A Resource-Based Method for Named Entity Extraction and Classification by Pablo Gamallo and Marcos Garcia. (Lecture Notes in Computer Science, vol. 7026, Springer-Verlag, 610-623. ISNN: 0302-9743).
Abstract:
We propose a resource-based Named Entity Classification (NEC) system, which combines named entity extraction with simple language-independent heuristics. Large lists (gazetteers) of named entities are automatically extracted making use of semi-structured information from the Wikipedia, namely infoboxes and category trees. Language independent heuristics are used to disambiguate and classify entities that have been already identified (or recognized) in text. We compare the performance of our resource-based system with that of a supervised NEC module implemented for the FreeLing suite, which was the winner system in CoNLL-2002 competition. Experiments were performed over Portuguese text corpora taking into account several domains and genres.

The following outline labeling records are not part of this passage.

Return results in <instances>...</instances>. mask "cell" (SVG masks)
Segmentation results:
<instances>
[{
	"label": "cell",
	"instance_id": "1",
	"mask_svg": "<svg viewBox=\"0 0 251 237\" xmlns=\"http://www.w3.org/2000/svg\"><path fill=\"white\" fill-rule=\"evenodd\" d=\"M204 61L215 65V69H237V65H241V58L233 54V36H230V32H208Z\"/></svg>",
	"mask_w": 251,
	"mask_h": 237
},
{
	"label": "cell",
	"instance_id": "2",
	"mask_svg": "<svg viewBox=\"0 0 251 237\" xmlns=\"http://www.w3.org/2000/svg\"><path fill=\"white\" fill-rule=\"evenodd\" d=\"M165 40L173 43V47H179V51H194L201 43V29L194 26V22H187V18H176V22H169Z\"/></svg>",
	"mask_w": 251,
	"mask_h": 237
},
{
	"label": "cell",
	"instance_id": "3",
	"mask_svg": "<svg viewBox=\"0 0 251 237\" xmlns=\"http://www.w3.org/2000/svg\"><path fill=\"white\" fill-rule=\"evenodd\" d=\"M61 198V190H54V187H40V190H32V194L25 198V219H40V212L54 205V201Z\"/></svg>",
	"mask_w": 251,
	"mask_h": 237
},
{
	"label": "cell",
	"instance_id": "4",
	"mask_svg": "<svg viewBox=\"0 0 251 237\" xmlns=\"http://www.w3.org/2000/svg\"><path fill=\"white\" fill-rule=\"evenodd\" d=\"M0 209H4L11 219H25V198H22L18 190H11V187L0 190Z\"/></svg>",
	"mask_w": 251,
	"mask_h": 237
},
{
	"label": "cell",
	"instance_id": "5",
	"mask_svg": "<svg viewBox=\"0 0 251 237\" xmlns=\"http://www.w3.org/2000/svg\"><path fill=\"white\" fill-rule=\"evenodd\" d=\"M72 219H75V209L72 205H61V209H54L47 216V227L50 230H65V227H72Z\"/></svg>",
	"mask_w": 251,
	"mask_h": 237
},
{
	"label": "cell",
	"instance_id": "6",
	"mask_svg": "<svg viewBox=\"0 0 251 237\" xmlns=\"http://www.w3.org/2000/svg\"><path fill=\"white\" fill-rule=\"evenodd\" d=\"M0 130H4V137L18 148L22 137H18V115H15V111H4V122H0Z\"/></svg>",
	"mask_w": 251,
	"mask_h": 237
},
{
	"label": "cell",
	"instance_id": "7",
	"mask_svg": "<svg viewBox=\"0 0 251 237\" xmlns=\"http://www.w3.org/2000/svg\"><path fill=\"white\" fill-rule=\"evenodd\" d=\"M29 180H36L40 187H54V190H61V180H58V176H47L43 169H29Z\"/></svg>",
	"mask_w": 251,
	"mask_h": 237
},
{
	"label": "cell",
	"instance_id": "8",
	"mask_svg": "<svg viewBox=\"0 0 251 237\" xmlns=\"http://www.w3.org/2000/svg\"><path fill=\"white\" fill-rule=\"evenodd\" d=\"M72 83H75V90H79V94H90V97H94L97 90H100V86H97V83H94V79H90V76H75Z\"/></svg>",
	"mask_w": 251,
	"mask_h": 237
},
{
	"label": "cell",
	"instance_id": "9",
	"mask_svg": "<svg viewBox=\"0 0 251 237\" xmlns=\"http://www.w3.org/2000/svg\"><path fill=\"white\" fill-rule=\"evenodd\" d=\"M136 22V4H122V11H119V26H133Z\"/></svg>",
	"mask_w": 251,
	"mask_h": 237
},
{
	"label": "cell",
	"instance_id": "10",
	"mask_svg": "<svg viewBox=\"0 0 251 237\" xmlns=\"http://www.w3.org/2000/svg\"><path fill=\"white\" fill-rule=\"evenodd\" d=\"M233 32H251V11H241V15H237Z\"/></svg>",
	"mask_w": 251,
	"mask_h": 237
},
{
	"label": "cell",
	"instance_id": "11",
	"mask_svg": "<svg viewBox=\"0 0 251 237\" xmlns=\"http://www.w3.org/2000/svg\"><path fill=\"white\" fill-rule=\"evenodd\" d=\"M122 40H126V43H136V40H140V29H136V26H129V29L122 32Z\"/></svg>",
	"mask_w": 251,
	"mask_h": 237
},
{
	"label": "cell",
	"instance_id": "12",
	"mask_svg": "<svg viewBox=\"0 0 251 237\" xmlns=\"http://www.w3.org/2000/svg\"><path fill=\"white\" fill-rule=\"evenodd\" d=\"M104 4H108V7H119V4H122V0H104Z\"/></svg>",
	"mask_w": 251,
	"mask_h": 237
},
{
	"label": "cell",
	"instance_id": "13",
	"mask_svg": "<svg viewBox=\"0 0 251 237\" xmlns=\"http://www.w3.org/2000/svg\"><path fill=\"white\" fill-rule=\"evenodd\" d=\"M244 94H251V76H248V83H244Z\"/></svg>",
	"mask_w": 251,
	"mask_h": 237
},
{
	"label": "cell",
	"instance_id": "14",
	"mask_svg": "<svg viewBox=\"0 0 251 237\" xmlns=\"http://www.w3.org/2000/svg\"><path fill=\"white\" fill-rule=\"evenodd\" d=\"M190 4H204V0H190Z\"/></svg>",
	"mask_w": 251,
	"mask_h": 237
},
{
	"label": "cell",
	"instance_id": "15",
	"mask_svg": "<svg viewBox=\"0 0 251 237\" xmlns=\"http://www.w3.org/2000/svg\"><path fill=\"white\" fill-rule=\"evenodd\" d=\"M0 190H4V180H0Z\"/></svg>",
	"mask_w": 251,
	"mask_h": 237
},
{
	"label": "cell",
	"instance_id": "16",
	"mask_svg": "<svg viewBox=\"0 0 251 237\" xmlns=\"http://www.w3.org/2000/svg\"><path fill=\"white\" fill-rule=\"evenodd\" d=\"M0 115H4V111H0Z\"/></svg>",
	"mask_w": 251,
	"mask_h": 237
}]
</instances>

Of particular interest if you are interested in adding NEC resources to the FreeLing project.
The introduction starts off:
Named Entity Recognition and Classification (NERC) is the process of identifying and classifying proper names of people, organizations, locations, and other Named Entities (NEs) within text.
Curious, what happens if you don’t have a “named” entity? That is an entity mentioned in the text but that doesn’t (yet) have a proper name?
Thinking of legal texts where some provision may apply to all corporations that engage in activity Y and that have a gross annual income in excess of amount X.
I may want to “recognize” that entity so I can then put a name with that entity.